TLBO-Based Adaptive Neurofuzzy Controller for Mobile Robot Navigation in a Strange Environment.

Journal: Computational intelligence and neuroscience
PMID:

Abstract

This work investigates the possibility of using a novel evolutionary based technique as a solution for the navigation problem of a mobile robot in a strange environment which is based on Teaching-Learning-Based Optimization. TLBO is employed to train the parameters of ANFIS structure for optimal trajectory and minimum travelling time to reach the goal. The obtained results using the suggested algorithm are validated by comparison with different results from other intelligent algorithms such as particle swarm optimization (PSO), invasive weed optimization (IWO), and biogeography-based optimization (BBO).

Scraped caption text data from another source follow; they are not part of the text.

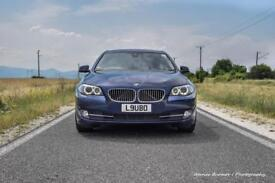 Bmw F10 520d Auto Fully Loaded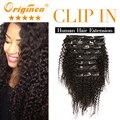 Originea brasileño rizado clip en extensiones de cabello cabeza llena 7a pelo virginal brasileño jerry curl clip en extensiones de cabello humano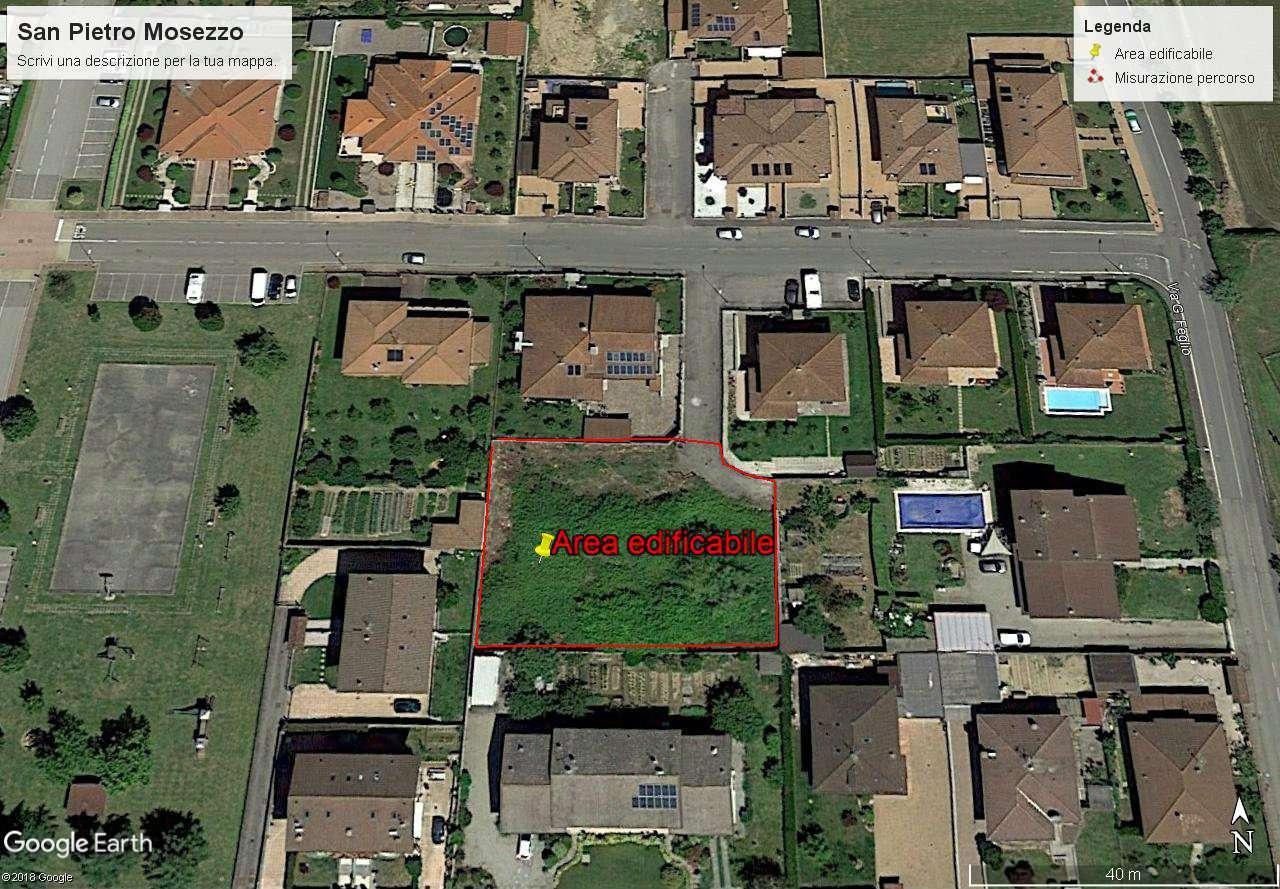 Terreno Edificabile Residenziale in vendita a San Pietro Mosezzo, 9999 locali, prezzo € 120.000 | CambioCasa.it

At the end, the quality of the obtained results extracted from simulations affirms TLBO-based ANFIS as an efficient alternative method for solving the navigation problem of the mobile robot.

Authors

  • Awatef Aouf
    Department of Electrical Engineering, National Engineering School of Sousse, University of Sousse, BP 264, Erriadh, 4023 Sousse, Tunisia.
  • Lotfi Boussaid
    Laboratory EμE, Faculty of Sciences of Monastir (FSM), University of Monastir, Av. Ibn El Jazzar Skanes, 5019 Monastir, Tunisia.
  • Anis Sakly
    Research Unit of Industrial Systems Study and Renewable Energy (ESIER), National Engineering School of Monastir (ENIM), 5019 Monastir, Tunisia.